— Document text —

• • • • • • •

Advanced List Incomprehensions

Published in

Erlang Battleground

7 min readOct 31, 2017

Do you remember List Incomprehensions? Well… there is more! And it will take us all the way down to the core of Erlang! Fasten your seatbelt, this will be a hell of a ride!

What we know so far

If you don’t remember the previous article, in a nutshell, this is what we’ve found so far:

2> [1 || 1].
[]
3> [something || nothing].
[]
4> [2 || []].
[]
5> [x || 1, 2, 3].
[]
6> [1 || true].
[1]
7> [wat || 1 == 1].
[wat]
8> [2 || true, true, true].
[2]
9> [3 || true, false, true].
[]
10> [throw(x) || false, throw(y)].
[]
11> [throw(x) || true, throw(y)].
** exception throw: y

In other words: You can totally write list comprehensions without generators. You can use one or more filters and, if they’re all true the result will be a list with just one element: the evaluation of the expression. If one of the filters is not true (remember: it doesn’t need to be false), the other filters will not be evaluated and the result will be an empty list.

But that is not the whole story…

Let’s go further!

Let’s define a very simple function that I know most of you will be familiar with already:

12> Id = fun(X) -> X end.
#Fun<erl_eval.6.99386804>
13> Id(true).
true
14> Id(false).
false
15> Id(nothing).
nothing

Nothing new so far, let’s try building some LCs with it…

16> [x || Id(true)].
[x]
17> [x || Id(false)].
[]

…wait for it…

18> [x || Id(nothing)].
** exception error: bad filter nothing

And that’s not all…

Let’s try to do the same in a module…

As you can see, y/0 uses a named function id/1 while x/0 uses an anonymous one, like we did on the shell. That seems to make no difference, but…

19> c(x).
{ok, x}
20> x:x().
** exception error: no case clause matching nothing
     in function  x:x/0 (x.erl, line 9)
21> x:y().
** exception error: no case clause matching nothing
     in function  x:y/0 (x.erl, line 5)

It seems like when the code is compiled, instead of bad_filter we get a case_clause error. The plot thickens…

What’s going on here?

As usual: First try to find what’s happening on your own. I’ll wait…
OK, let me show you what I have found so far.

• • • • • • •

— Data section —
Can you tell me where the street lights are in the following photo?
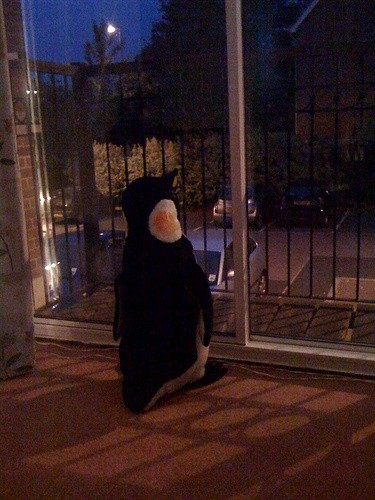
[107,24,124,63]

• • • • • • •

— Task brief —
Reproduce word for word the passage of the Erlang article above starting at "7 min readOct" and ending at "[something || nothing].".

— Answer to the problem —
7 min readOct 31, 2017

Do you remember List Incomprehensions? Well… there is more! And it will take us all the way down to the core of Erlang! Fasten your seatbelt, this will be a hell of a ride!

What we know so far

If you don’t remember the previous article, in a nutshell, this is what we’ve found so far:

2> [1 || 1].
[]
3> [something || nothing].